%%

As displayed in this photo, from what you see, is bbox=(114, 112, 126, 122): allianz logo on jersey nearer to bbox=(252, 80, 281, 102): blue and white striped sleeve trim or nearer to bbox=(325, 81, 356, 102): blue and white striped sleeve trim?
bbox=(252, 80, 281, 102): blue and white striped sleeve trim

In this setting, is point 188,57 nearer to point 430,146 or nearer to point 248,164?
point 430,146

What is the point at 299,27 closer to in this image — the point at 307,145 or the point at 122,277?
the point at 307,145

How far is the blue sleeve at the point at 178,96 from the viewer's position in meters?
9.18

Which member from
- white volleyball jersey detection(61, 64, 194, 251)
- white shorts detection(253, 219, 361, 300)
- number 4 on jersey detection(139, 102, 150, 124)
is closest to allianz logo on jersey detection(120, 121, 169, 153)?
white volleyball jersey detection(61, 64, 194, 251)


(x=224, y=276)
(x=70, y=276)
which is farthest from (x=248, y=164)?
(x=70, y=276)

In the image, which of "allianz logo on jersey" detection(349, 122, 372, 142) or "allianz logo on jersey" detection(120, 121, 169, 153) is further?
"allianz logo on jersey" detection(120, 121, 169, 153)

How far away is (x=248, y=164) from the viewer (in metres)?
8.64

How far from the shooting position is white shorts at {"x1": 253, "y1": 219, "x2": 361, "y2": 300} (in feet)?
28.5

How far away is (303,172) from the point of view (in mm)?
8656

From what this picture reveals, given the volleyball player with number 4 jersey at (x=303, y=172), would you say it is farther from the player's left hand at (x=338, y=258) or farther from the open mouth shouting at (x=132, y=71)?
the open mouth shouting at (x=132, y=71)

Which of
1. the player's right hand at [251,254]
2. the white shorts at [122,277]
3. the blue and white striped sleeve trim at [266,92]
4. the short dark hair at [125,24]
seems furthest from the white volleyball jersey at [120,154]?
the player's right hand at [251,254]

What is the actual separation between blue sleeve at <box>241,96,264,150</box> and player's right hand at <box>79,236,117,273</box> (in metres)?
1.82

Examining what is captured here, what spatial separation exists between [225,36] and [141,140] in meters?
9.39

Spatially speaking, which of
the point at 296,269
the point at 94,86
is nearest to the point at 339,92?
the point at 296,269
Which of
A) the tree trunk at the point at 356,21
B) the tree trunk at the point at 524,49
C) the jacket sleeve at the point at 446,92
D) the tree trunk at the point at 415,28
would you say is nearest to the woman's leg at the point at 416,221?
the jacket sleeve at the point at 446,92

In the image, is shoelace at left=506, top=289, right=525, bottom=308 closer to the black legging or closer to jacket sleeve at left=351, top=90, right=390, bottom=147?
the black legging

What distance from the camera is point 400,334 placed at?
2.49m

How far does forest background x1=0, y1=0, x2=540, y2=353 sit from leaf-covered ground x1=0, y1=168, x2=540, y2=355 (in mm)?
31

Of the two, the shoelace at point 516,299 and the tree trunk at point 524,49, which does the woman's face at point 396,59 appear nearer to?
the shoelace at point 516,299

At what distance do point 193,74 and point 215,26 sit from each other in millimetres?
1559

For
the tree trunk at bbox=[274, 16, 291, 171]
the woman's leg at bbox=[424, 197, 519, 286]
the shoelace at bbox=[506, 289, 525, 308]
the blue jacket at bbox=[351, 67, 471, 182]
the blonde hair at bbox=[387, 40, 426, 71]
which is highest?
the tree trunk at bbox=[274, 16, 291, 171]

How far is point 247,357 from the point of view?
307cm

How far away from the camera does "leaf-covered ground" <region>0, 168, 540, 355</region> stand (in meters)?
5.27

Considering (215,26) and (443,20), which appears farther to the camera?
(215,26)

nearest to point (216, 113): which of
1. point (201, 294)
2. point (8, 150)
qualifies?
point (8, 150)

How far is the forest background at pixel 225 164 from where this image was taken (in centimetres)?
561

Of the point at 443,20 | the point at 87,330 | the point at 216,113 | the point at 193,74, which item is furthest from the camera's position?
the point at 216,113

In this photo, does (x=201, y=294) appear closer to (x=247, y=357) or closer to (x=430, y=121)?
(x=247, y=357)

%%

(Stated task):
Can you format the lines above as a JSON list of strings, one string per line, with the blank lines dropped?

(The completed task):
[
  "As displayed in this photo, from what you see, is bbox=(114, 112, 126, 122): allianz logo on jersey nearer to bbox=(252, 80, 281, 102): blue and white striped sleeve trim or nearer to bbox=(325, 81, 356, 102): blue and white striped sleeve trim?",
  "bbox=(252, 80, 281, 102): blue and white striped sleeve trim",
  "In this setting, is point 188,57 nearer to point 430,146 or nearer to point 248,164?",
  "point 430,146",
  "What is the point at 299,27 closer to in this image — the point at 307,145 or the point at 122,277?",
  "the point at 307,145",
  "How far is the blue sleeve at the point at 178,96 from the viewer's position in meters?",
  "9.18",
  "Which member from",
  "- white volleyball jersey detection(61, 64, 194, 251)",
  "- white shorts detection(253, 219, 361, 300)",
  "- number 4 on jersey detection(139, 102, 150, 124)",
  "is closest to allianz logo on jersey detection(120, 121, 169, 153)?",
  "white volleyball jersey detection(61, 64, 194, 251)",
  "(x=224, y=276)",
  "(x=70, y=276)",
  "which is farthest from (x=248, y=164)?",
  "(x=70, y=276)",
  "In the image, which of \"allianz logo on jersey\" detection(349, 122, 372, 142) or \"allianz logo on jersey\" detection(120, 121, 169, 153) is further?",
  "\"allianz logo on jersey\" detection(120, 121, 169, 153)",
  "How far away is (x=248, y=164) from the viewer (in metres)?",
  "8.64",
  "How far from the shooting position is white shorts at {\"x1\": 253, \"y1\": 219, \"x2\": 361, \"y2\": 300} (in feet)?",
  "28.5",
  "How far away is (303,172) from the point of view (in mm)?",
  "8656",
  "From what this picture reveals, given the volleyball player with number 4 jersey at (x=303, y=172), would you say it is farther from the player's left hand at (x=338, y=258) or farther from the open mouth shouting at (x=132, y=71)?",
  "the open mouth shouting at (x=132, y=71)",
  "Which of",
  "1. the player's right hand at [251,254]",
  "2. the white shorts at [122,277]",
  "3. the blue and white striped sleeve trim at [266,92]",
  "4. the short dark hair at [125,24]",
  "seems furthest from the white volleyball jersey at [120,154]?",
  "the player's right hand at [251,254]",
  "What is the actual separation between blue sleeve at <box>241,96,264,150</box> and player's right hand at <box>79,236,117,273</box> (in metres)?",
  "1.82",
  "Examining what is captured here, what spatial separation exists between [225,36] and [141,140] in meters?",
  "9.39",
  "Spatially speaking, which of",
  "the point at 296,269",
  "the point at 94,86",
  "is nearest to the point at 339,92?",
  "the point at 296,269",
  "Which of",
  "A) the tree trunk at the point at 356,21",
  "B) the tree trunk at the point at 524,49",
  "C) the jacket sleeve at the point at 446,92",
  "D) the tree trunk at the point at 415,28",
  "would you say is nearest to the woman's leg at the point at 416,221?",
  "the jacket sleeve at the point at 446,92",
  "In the image, is shoelace at left=506, top=289, right=525, bottom=308 closer to the black legging or closer to jacket sleeve at left=351, top=90, right=390, bottom=147?",
  "the black legging",
  "What distance from the camera is point 400,334 placed at?",
  "2.49m",
  "How far does forest background x1=0, y1=0, x2=540, y2=353 sit from leaf-covered ground x1=0, y1=168, x2=540, y2=355 (in mm)?",
  "31",
  "Of the two, the shoelace at point 516,299 and the tree trunk at point 524,49, which does the woman's face at point 396,59 appear nearer to?",
  "the shoelace at point 516,299",
  "At what distance do point 193,74 and point 215,26 sit from each other in millimetres?",
  "1559",
  "For",
  "the tree trunk at bbox=[274, 16, 291, 171]",
  "the woman's leg at bbox=[424, 197, 519, 286]",
  "the shoelace at bbox=[506, 289, 525, 308]",
  "the blue jacket at bbox=[351, 67, 471, 182]",
  "the blonde hair at bbox=[387, 40, 426, 71]",
  "which is highest?",
  "the tree trunk at bbox=[274, 16, 291, 171]",
  "How far is point 247,357 from the point of view?",
  "307cm",
  "How far away from the camera does \"leaf-covered ground\" <region>0, 168, 540, 355</region> stand (in meters)?",
  "5.27",
  "Considering (215,26) and (443,20), which appears farther to the camera?",
  "(215,26)",
  "nearest to point (216, 113): which of",
  "1. point (201, 294)",
  "2. point (8, 150)",
  "qualifies?",
  "point (8, 150)",
  "How far is the forest background at pixel 225 164 from where this image was taken (in centimetres)?",
  "561",
  "Of the point at 443,20 | the point at 87,330 | the point at 216,113 | the point at 193,74, which item is furthest from the camera's position?",
  "the point at 216,113",
  "In this photo, does (x=201, y=294) appear closer to (x=247, y=357) or closer to (x=430, y=121)?",
  "(x=247, y=357)"
]